Megan Hammons lives in the Central Texas countryside just outside of Austin, pursuing her love for copywriting after a career in high-tech marketing. She is part of a large, diverse family and enjoys spending time with the multiple generations living in her community.

6 Comments

  1. Jennie December 16, 2015 Reply

    Great post Megan, nice and concise checklist with all the right points made. I learned something key which I’d not come across before (but it makes perfect sense why) I wasn’t aware that on the whole frozen foods contain less than their tinned counterparts. I’ll be taking that home with me if you don’t mind! The point made about the need for Vitamin D is a particularly vital point, especially for those of us whose daylight hours dwindle over the winter months (I’m based in England). As very few foods contain adequate levels of Vitamin D and sunshine can prove to be a bit of a luxury through certain times of the year I’d strongly recommend supplementation to go alongside the above points. I’ve seen first hand how, over just a couple of weeks, supplementation can help at this time of year. My father used to suffer terribly with S.A.D. (Seasonal Affective Disorder / WInter Blues) especially after my mother’s passing. Even though he eats well and has always been pretty active in the local community, the difference between his overall well being before and after he starting supplementing his diet is truly ‘night and day’. Thats just my two pence, or rather cents 🙂

  2. Rachel August 17, 2016 Reply

    My grandmother always struggled with eating well in the winter because of the holiday seasons she spent with us! It’s important to be conscious of what you’re eating when your senior family members are visiting. Thanks for sharing the tips.
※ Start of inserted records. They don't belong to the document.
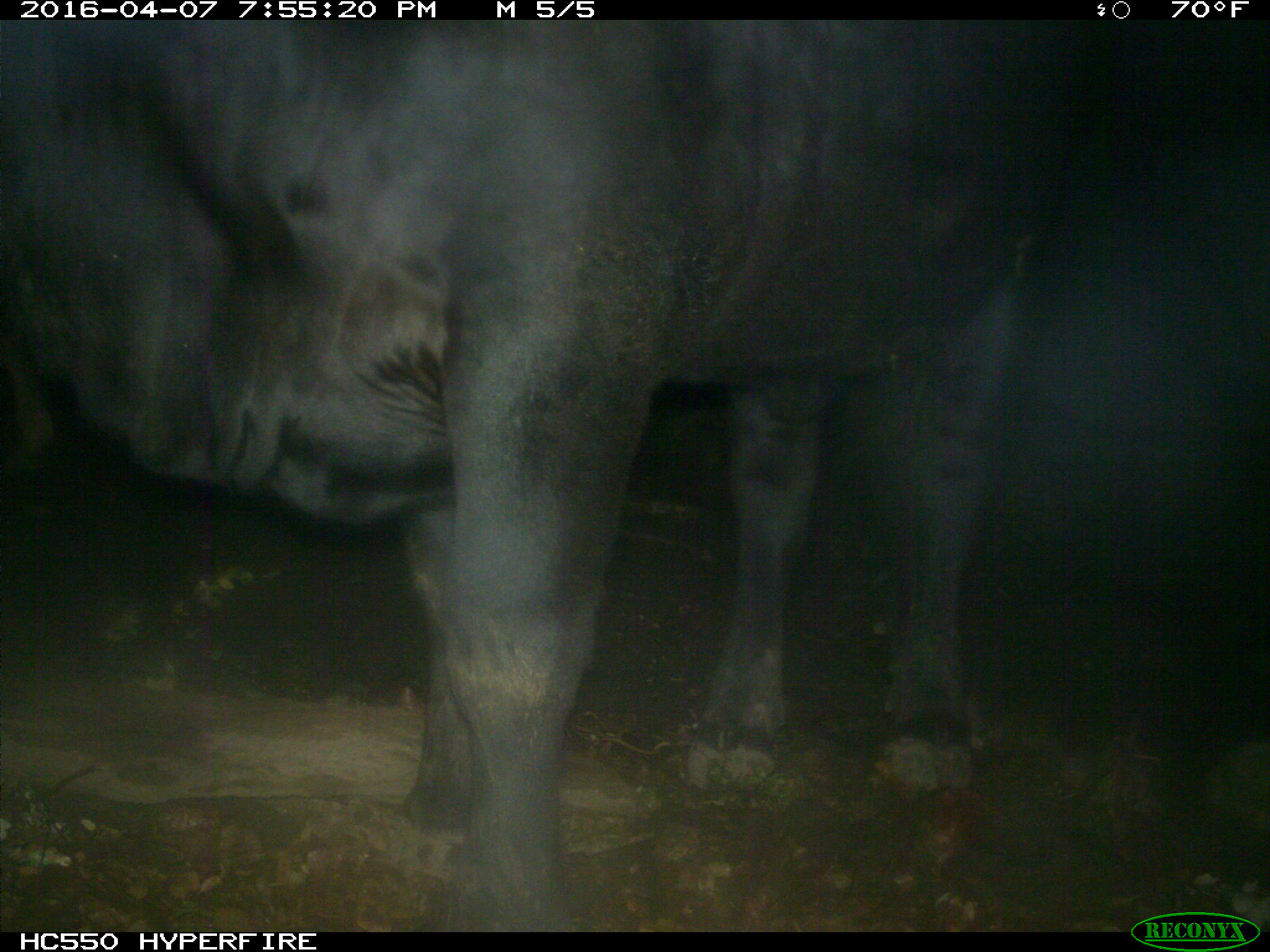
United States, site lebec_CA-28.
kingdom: Animalia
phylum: Chordata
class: Mammalia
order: Artiodactyla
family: Bovidae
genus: Bos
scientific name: Bos taurus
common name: domestic cow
  3. selena October 6, 2016 Reply

    good articles about fitness thanks 🙂

  4. Alisa November 8, 2016 Reply

    This is really wonderful article and please do let me know if you accept guest post

  5. Hethre Honna November 23, 2016 Reply

    Hi Hammons,

    A very to the point and comprehensive article. It is definitely a good piece of advice that you have given here. However, there is one thing that I would like to add over here. Although Vitamin D is essential for seniors and they should enjoy the sunshine as well but along with that it is also necessary to take some precautionary measures, like use of a good sunblock as seniors are really vulnerable to skin burns and skin cancers.